In his book Uncommon Fruits for Every Garden, the American author Lee Reich describes the taste of saskatoons (Amelanchier alnifolia) as ‘juicy and sweet, with the richness of sweet cherry along with a hint of almond’. Not only tasty to eat, he writes, but ideally suited to an edible landscape enjoyed for ‘their beauty and bounty’ with clouds of white blossom that ‘appear to have caught delicate white veils dropped from the sky.’ Berries appear in June, hence their other name juneberries in their native Canada and United States, to be followed by glorious autumn foliage of ‘shades of purple, orange and yellow’. In the UK we know well one Amelanchier species - the ornamental snowy mespelis, Amelanchier canadensis - but appear never to have investigated the saskatoon, Amelanchier alnifolia, as a fruiting shrub. Saskatoons are a commerical crop in Canada and one that is attracting considerable interest because the berries are high in anti-oxidants, like blueberries, which they resemble in appearance.
John Stoa, a former professional fruit grower and now full time artist, fell in love with this fruit when on holiday in Canada after visiting a pick-your-own saskatoon farm outside the city of Saskatoon, the capital of Saskatchewan. John is harvesting his own saskatoons in Scotland and now tell us how easy they are to grow and good to eat.
The saskatoon fruit is delicious and, in my opinion, tastes very similar to the blueberry. In Scotland it fruits in July with up to ten pounds of blue black, sweet fruits per bush when mature. The saskatoon shrub, Amelanchier alnifolia, is native to North West America growing from Alaska to California in open woodland, hillsides, and banks of streams on ground ranging from dry rocky soils in full sun to moist deep soils. Native Americans used the berries as a major food source for hundreds of years and now that its health benefits have been realised the demand for this fruit vastly exceeds its supply.

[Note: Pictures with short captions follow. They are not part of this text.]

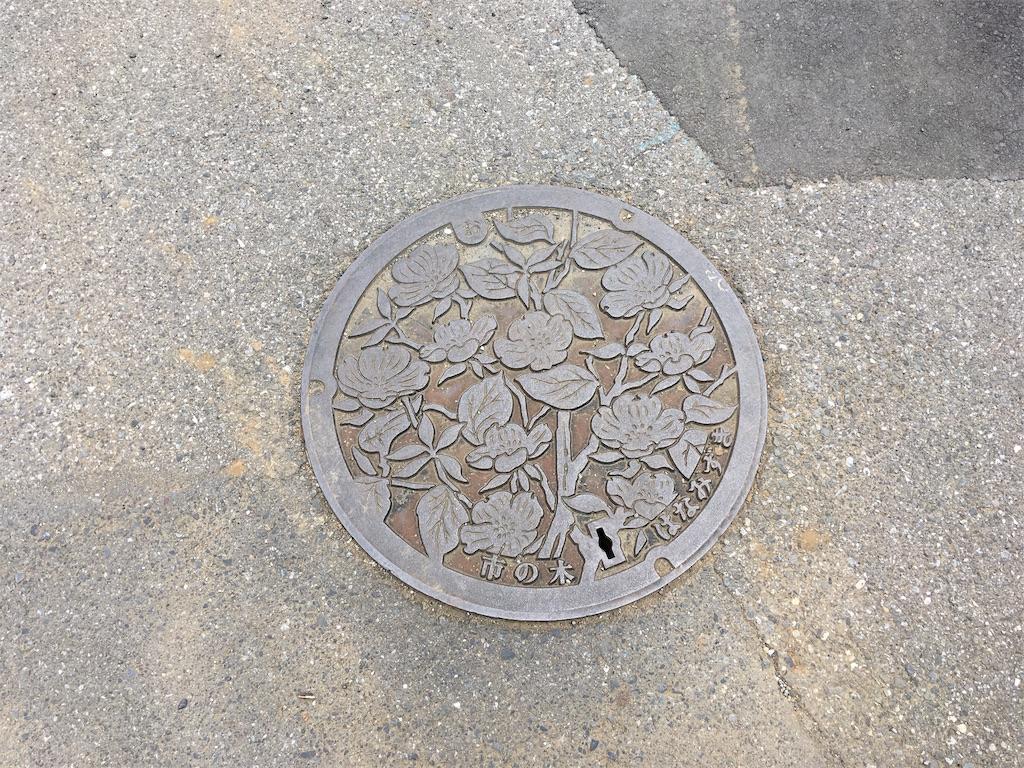 f:id:kofunmeguri:20200627213550j:image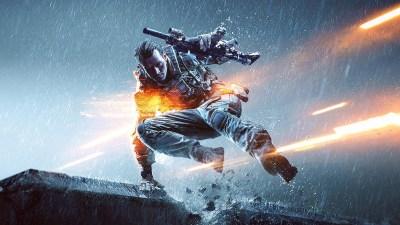 Battlefield 4 Soldier Wallpapers HD / Desktop and Mobile ...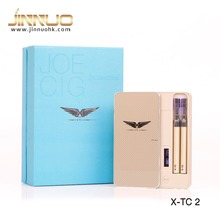 newest electronic cigarette magic puff cbd vaporizer X-TC-2 uk product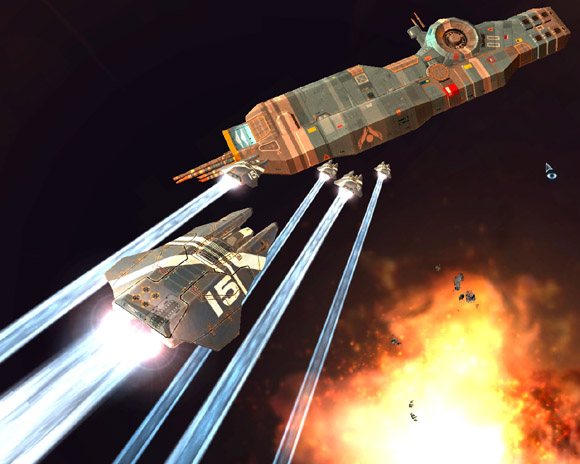 Homeworld 2 for PC Games image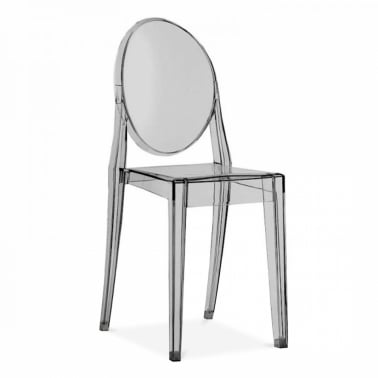 modern plastic chair chairs crate and barrel dining cult uk victoria ghost black transparent
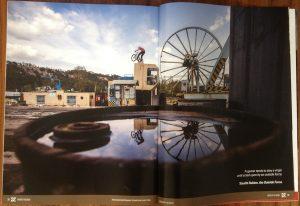 Eine Doppelseite von Dominik Raab im Five Ten Katalog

The berries can be eaten fresh during the picking season, which starts with me in early July and can last for four weeks depending upon the weather. They make an excellent fruit salad combined with soft fruits, or cooked as a compôte with rhubarb and other fruits. Saskatoons can be added to breakfast cereals and to yoghurt for a smoothie, or used as pie fillings and a topping, or sandwich, for a sponge cake. Alternatively the berries may be preserved as jams, jellies, even a wine and they freeze well for future use. Nutritionally saskatoons have an abundance of anthocyanins, which may help prevent heart disease, strokes, cancer, cataracts and other chronic illnesses associated with ageing. In their anthocyanin content saskatoons are similar to blueberries, but with higher levels of iron, potassium, magnesium and calcium.
Saskatoons are very easy to grow, thrive on most soils and in full sun or partial shade. Unlike blueberries they do not require an acid soil. The bushes grow quite thickly and sucker easily if taller branches are pruned down to ground level to encourage fresh young growth. They require no pruning other than removal of any shoots too tall for comfortable picking after six or more years: cut out any tall shoots from the centre right down to ground level. Give a light fertiliser dressing each spring in the early years and the bush will remain productive for 30 to 50 years.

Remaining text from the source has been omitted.